**Your task**
Drop the pictures; give again exactly the lines from the one holding "Ensamt träd i" through the end of the data.

**Dataset excerpts**
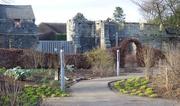 6th Mar 2021 - Edible Garden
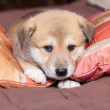 Portpait puppy — Stock Photo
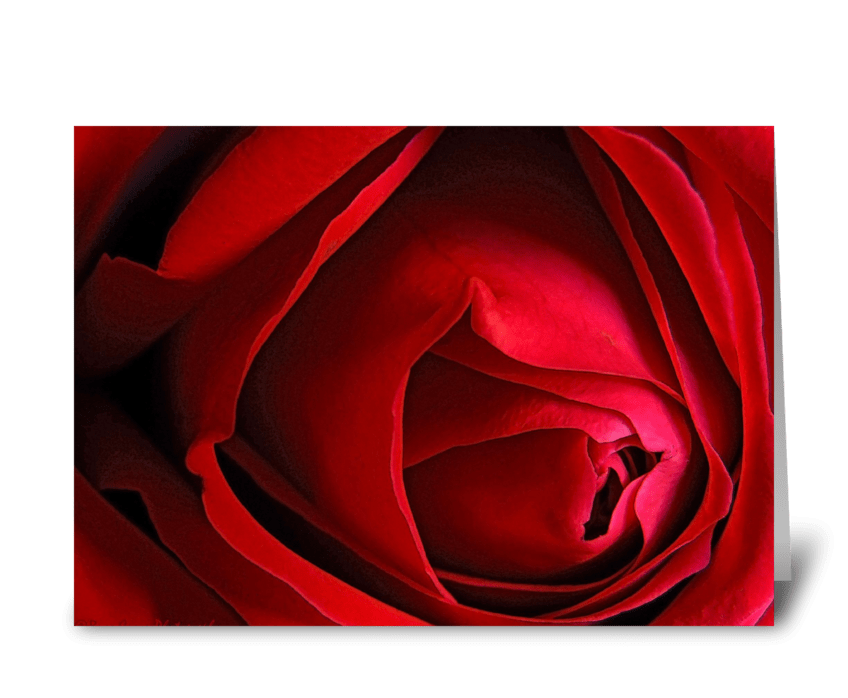 """Red Rose """"I miss you."""" greeting card"""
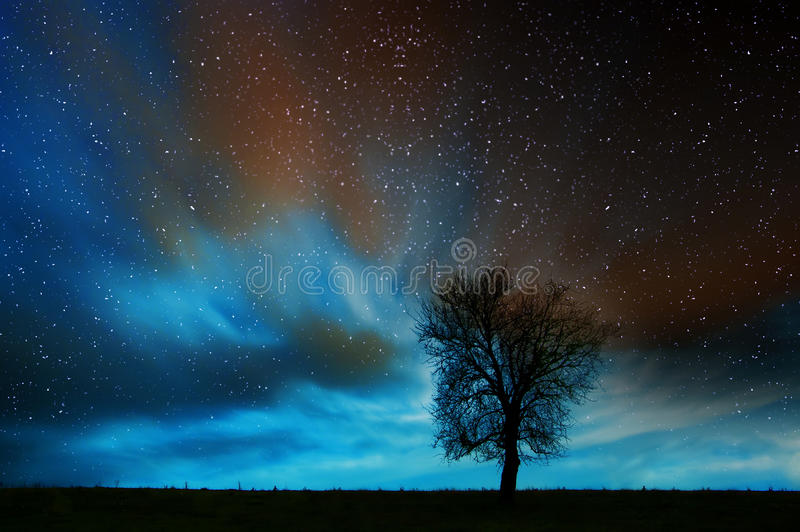 Ensamt träd i stjärnklar natt fotografering för bildbyråer
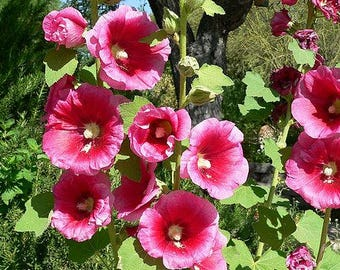 25 BRIGHT PINK HOLLYHOCK Alcea Rosea Flower Seeds Perennial *Combined S/H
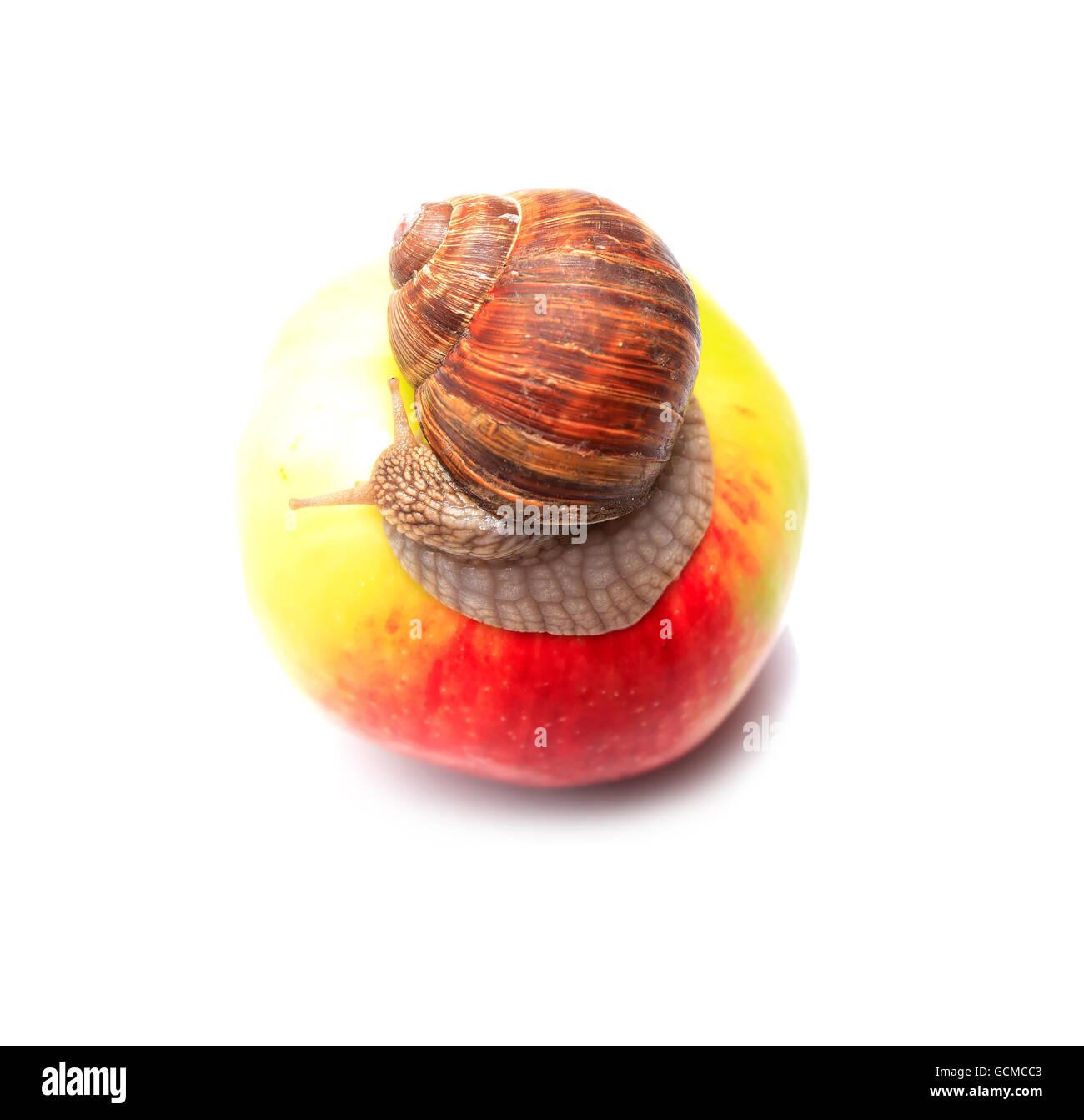 Life concept. Ordinary snail on freshness apple on white background Stock Photo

**Answer**
 Ensamt träd i stjärnklar natt fotografering för bildbyråer
 25 BRIGHT PINK HOLLYHOCK Alcea Rosea Flower Seeds Perennial *Combined S/H
 Life concept. Ordinary snail on freshness apple on white background Stock Photo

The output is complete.